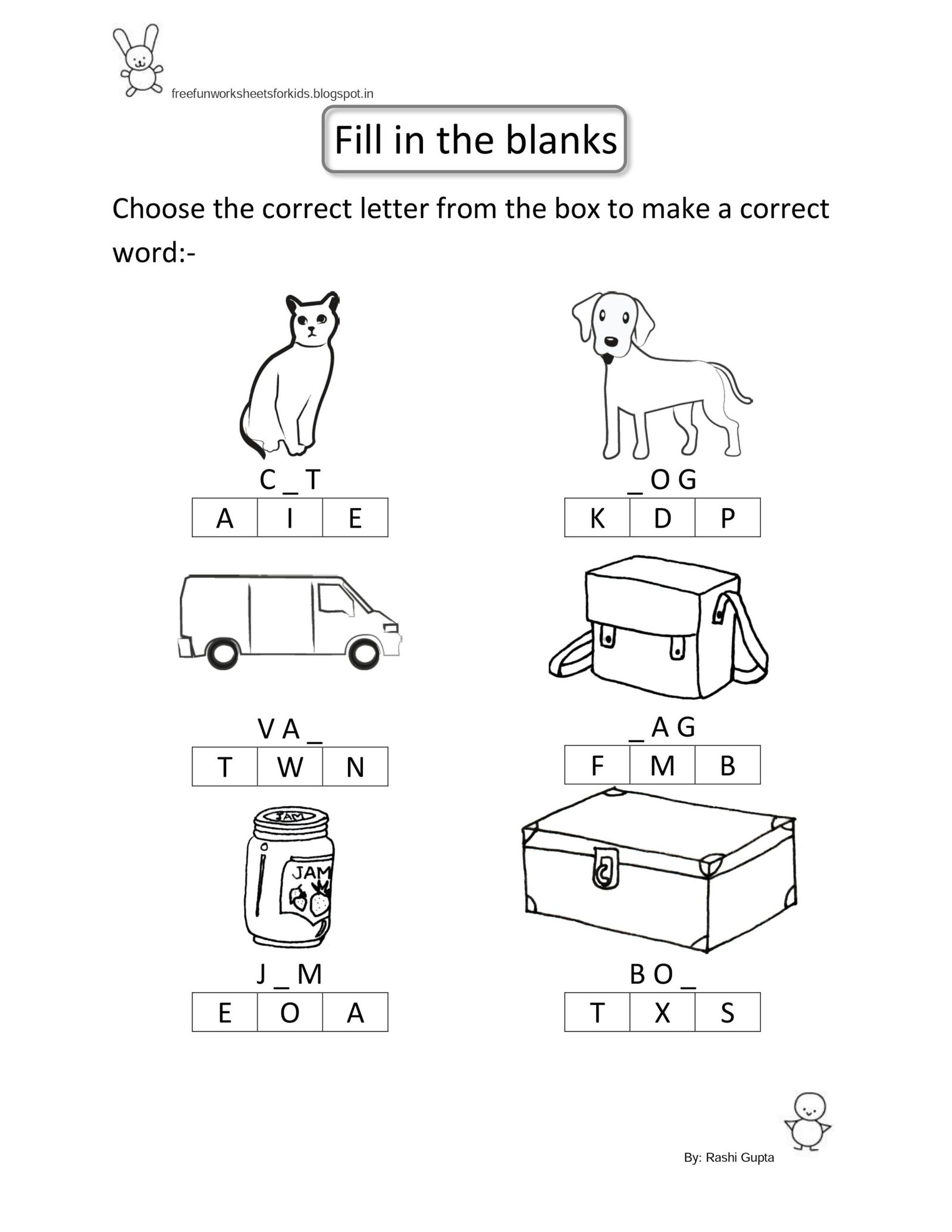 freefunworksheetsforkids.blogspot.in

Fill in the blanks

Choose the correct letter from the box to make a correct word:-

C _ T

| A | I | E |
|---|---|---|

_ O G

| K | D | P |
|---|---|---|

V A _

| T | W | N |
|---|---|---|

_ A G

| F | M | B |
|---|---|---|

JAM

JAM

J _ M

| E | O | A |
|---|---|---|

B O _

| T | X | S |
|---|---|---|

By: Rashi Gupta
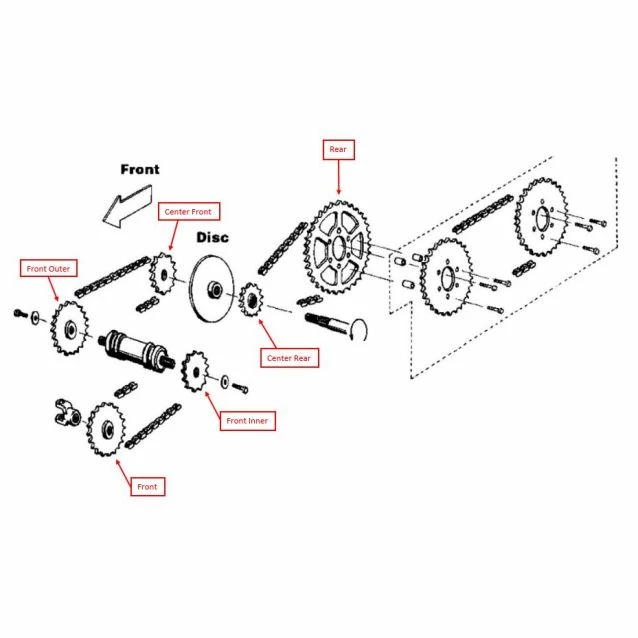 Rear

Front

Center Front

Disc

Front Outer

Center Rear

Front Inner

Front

What to produce - Restate each line above exactly, keeping pictures out.

Completed exercise -
 freefunworksheetsforkids.blogspot.in

Fill in the blanks

Choose the correct letter from the box to make a correct word:-

C _ T

| A | I | E |
|---|---|---|

_ O G

| K | D | P |
|---|---|---|

V A _

| T | W | N |
|---|---|---|

_ A G

| F | M | B |
|---|---|---|

JAM

JAM

J _ M

| E | O | A |
|---|---|---|

B O _

| T | X | S |
|---|---|---|

By: Rashi Gupta
 Rear

Front

Center Front

Disc

Front Outer

Center Rear

Front Inner

Front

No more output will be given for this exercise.